I turn 38 in a few days and I’m feeling entirely lackluster about the whole situation.
Newsflash: Woman in her late 30s not super thrilled about late 30s getting later.
I guess I feel like more should have happened by now - besides the death of a parent, a miscarriage, and a rather startling collection of breakups. But you really can’t measure your life in Facebook events. Because that is a soul-withering road.
We all want the highlight reel, the one we’ve decided will make us happy. The partner, the baby, the job, the shiny accomplishment that looks oh-so-slick in a snappy bio.
But does all this really make us happy? Oh yes, absolutely. In moments. I imagine some of the very best moments in life are holding your baby for the first time or feeling so deeply grateful for what helped land your goal or marrying your person in a haze of mutual adoration. But these highlights, these moments, don’t necessarily equal a lifetime of bliss.
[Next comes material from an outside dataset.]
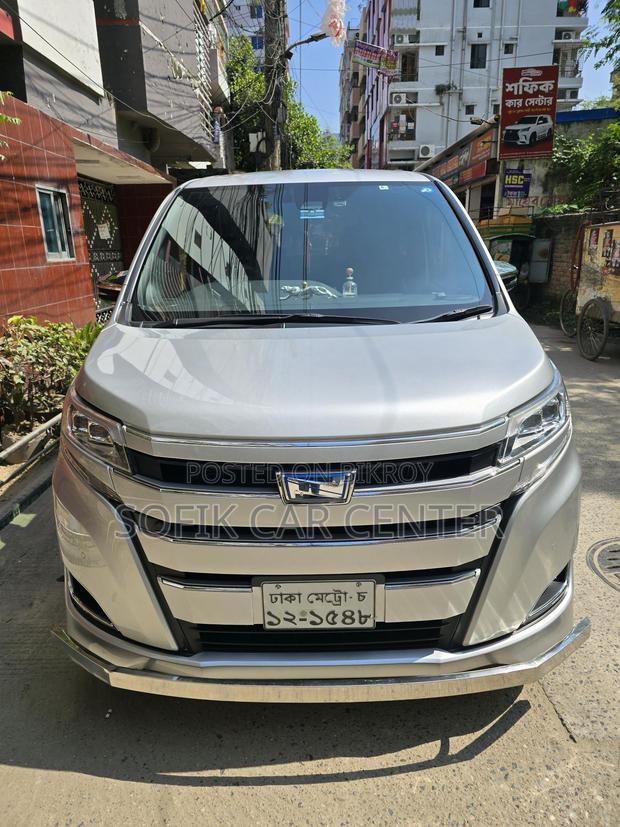 Toyota Noah GI 2020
Any moment can bring joy. Even the painful ones, the ones that crack you open. Because eventually you’ll learn how to mend the pieces. How to put yourself back together like Humpty-Dumpty did after the king’s men wandered off and the story ended. Or you’ll realize that the scars have healed themselves, as wounds often do. The lightness that follows pain is its own joy.
My highlight reel feels a little sparse - and, yes, I do care about that perceived paucity - but my soul hasn’t withered. I’ve tended to it, often relentlessly. Just as I’ve tended to my heart. Both have been filled with light, and the cracks filled with gold.
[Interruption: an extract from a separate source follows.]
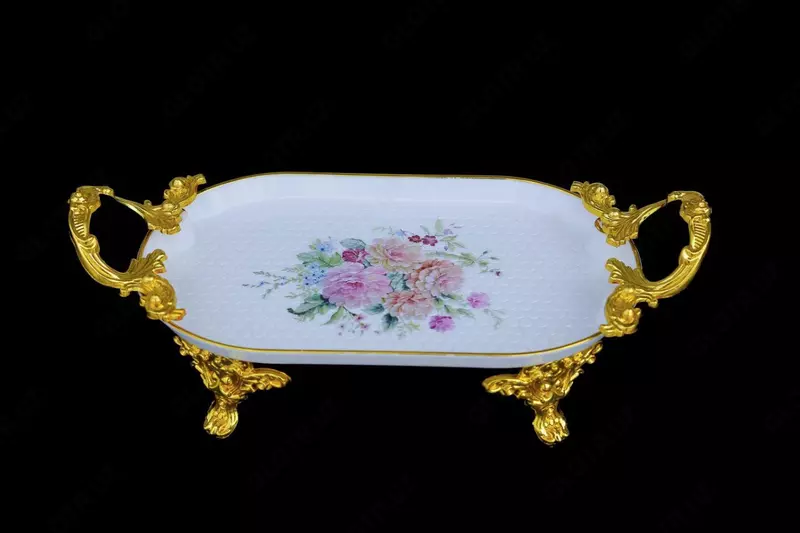 Meva va go'sht laganlar uchun NK idishi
One thing I have learned: Those of us who are deeply sensitive, who feel a lot, who process a lot, who sometimes think we are doing nothing with our lives but feeling and processing - we aren’t just feeling and processing for ourselves. We’re feeling and processing for everyone.
It may feel like you’re just sitting in your bedroom crying - but you are feeling for the entire world. You are healing thousands of people, maybe even millions.
When you process that heartbreak, you are making the heartbreak of others easier to bear. When you feel that grief, you are easing the pain for others on the planet. For those who may not have the luxury of time or access to the tools that we have.
It won’t win us any awards or commendations, no one can even prove we’re doing it (yet) - but I would argue that this is some of the most important work a human person can do.
Lately, whenever I work with a client and they ask why it feels so hard, why the world feels so heavy right now, I always receive the same answer: Because you aren’t just feeling for yourself, you’re feeling for the world. Because you aren’t just healing for yourself, you’re healing for the world.
It’s so easy to forget that this applies to me too. To get down on myself for not having done more, having been more. But shame has no place in light, and it doesn't get to take any more of mine.
You’ve probably heard the term lightworker, and if you’re reading this right now, chances are good that you are one. Because you’re infusing this planet with much-needed light and desperately-sought love. Even when you don’t know you’re doing it.
Next time you’re feeling sad or lost or unsure, pull light into the experience. Imagine light filling your dented heart. Pour light over a tricky situation. Ask for light to be applied to any moment, any event, any hurt. You don’t even have to do it yourself, you just have to request that it be done - and it will be.
Light. You have it. I have it. No matter what our Facebook feeds look like.
(That said, I really hope 38 is the year my highlight reel gets dusted off and starts rolling again.)